Glendinning John I, Yiin Yeh-Min, Ackroff Karen, Sclafani Anthony
Department of Biological Sciences, Barnard College, Columbia University, 3009 Broadway, New York, NY 10027, USA.
Physiol Behav. 2008 Mar 18;93(4-5):757-65. doi: 10.1016/j.physbeh.2007.11.029. Epub 2007 Nov 28.
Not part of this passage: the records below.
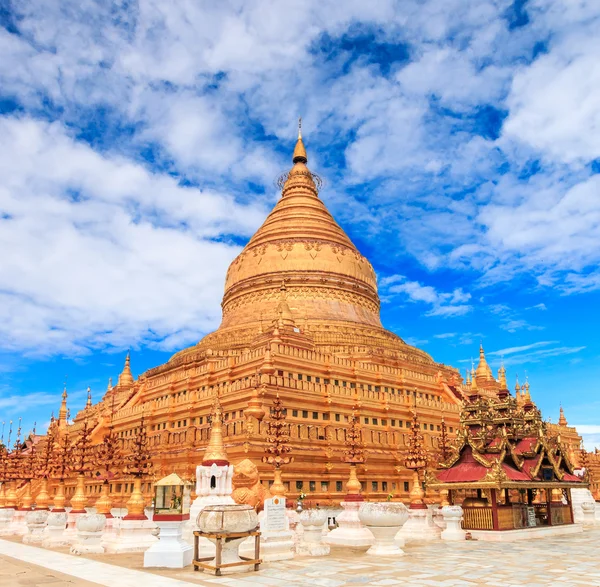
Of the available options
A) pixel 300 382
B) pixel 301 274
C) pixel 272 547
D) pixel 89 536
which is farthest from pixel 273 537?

Because most naturally occurring toxins taste bitter to humans, any mechanism that reduces the rate at which bitter substances are ingested and digested should be adaptive. Based on the recent discovery of T2R bitter taste receptors in the gastrointestinal tract of rodents, we asked whether intragastric (IG) infusion of denatonium (a ligand for T2R receptors) would condition a flavor aversion and/or delay gastric emptying. Four experiments tested for post-oral responses to denatonium in rodents. First, Sprague-Dawley rats were trained to associate intake of a flavored solution (the CS+) with IG denatonium infusions, and intake of a different-flavored solution (the CS-) with IG water infusions during 30 min/day sessions. The rats acquired an aversion to the CS+ flavor when it was paired with IG infusions of 10 mM (but not 2.5 mM) denatonium. Intragastric infusions of 10 mM denatonium also delayed gastric emptying of food in the same rats. Second, we asked how long it took for rats to suppress their drinking while being infused IG with 10 mM denatonium. Rats drinking a palatable solution paired with IG infusions of 10 mM denatonium suppressed their licking within 6 min, as compared to rats infused IG with water. Third, we trained C57BL/6J (B6) mice 24 h/day to associate a CS+ flavor paired with IG infusions of 12 mM denatonium (diluted to 6 mM by orally consumed CS+). Like rats, the mice acquired a robust aversion to the CS+ flavor when it was paired with IG infusions of denatonium. A final experiment assessed the potential toxicity of denatonium. To this end, we gave B6 mice a 6 mM denatonium solution as their only source of water for 3 weeks. The mice grew normally and did not display any clinical signs of denatonium toxicosis. This study provides the first evidence that rodents respond to the presence of "bitter" substances in their gastrointestinal tract by generating both behavioral and physiological responses.
由于大多数天然存在的毒素对人类来说味道苦涩,因此任何能够降低苦味物质摄入和消化速率的机制都应该具有适应性。基于最近在啮齿动物胃肠道中发现的T2R苦味受体,我们研究了胃内(IG)注入苯甲地那铵(一种T2R受体配体)是否会引发味觉厌恶和/或延迟胃排空。四项实验测试了啮齿动物对苯甲地那铵的口腔后反应。首先,在每天30分钟的实验过程中,训练斯普拉格-道利大鼠将摄入一种调味溶液(条件刺激物+,CS+)与胃内注入苯甲地那铵相关联,将摄入另一种不同调味溶液(条件刺激物-,CS-)与胃内注入水相关联。当CS+味道与10 mM(而非2.5 mM)苯甲地那铵的胃内注入配对时,大鼠对CS+味道产生了厌恶。在同一批大鼠中,胃内注入10 mM苯甲地那铵也延迟了食物的胃排空。其次,我们研究了大鼠在胃内注入10 mM苯甲地那铵时,需要多长时间来抑制饮水。与胃内注入水的大鼠相比,饮用美味溶液并与胃内注入10 mM苯甲地那铵配对的大鼠在6分钟内就抑制了舔舐行为。第三,我们每天24小时训练C57BL/6J(B6)小鼠,使其将一种CS+味道与胃内注入12 mM苯甲地那铵(通过口服的CS+稀释至6 mM)相关联。与大鼠一样,当CS+味道与胃内注入苯甲地那铵配对时,小鼠对CS+味道产生了强烈的厌恶。最后一项实验评估了苯甲地那铵的潜在毒性。为此,我们给B6小鼠提供6 mM苯甲地那铵溶液作为它们三周内唯一的水源。小鼠生长正常,没有表现出任何苯甲地那铵中毒的临床症状。这项研究提供了首个证据,表明啮齿动物通过产生行为和生理反应来应对胃肠道中“苦味”物质的存在。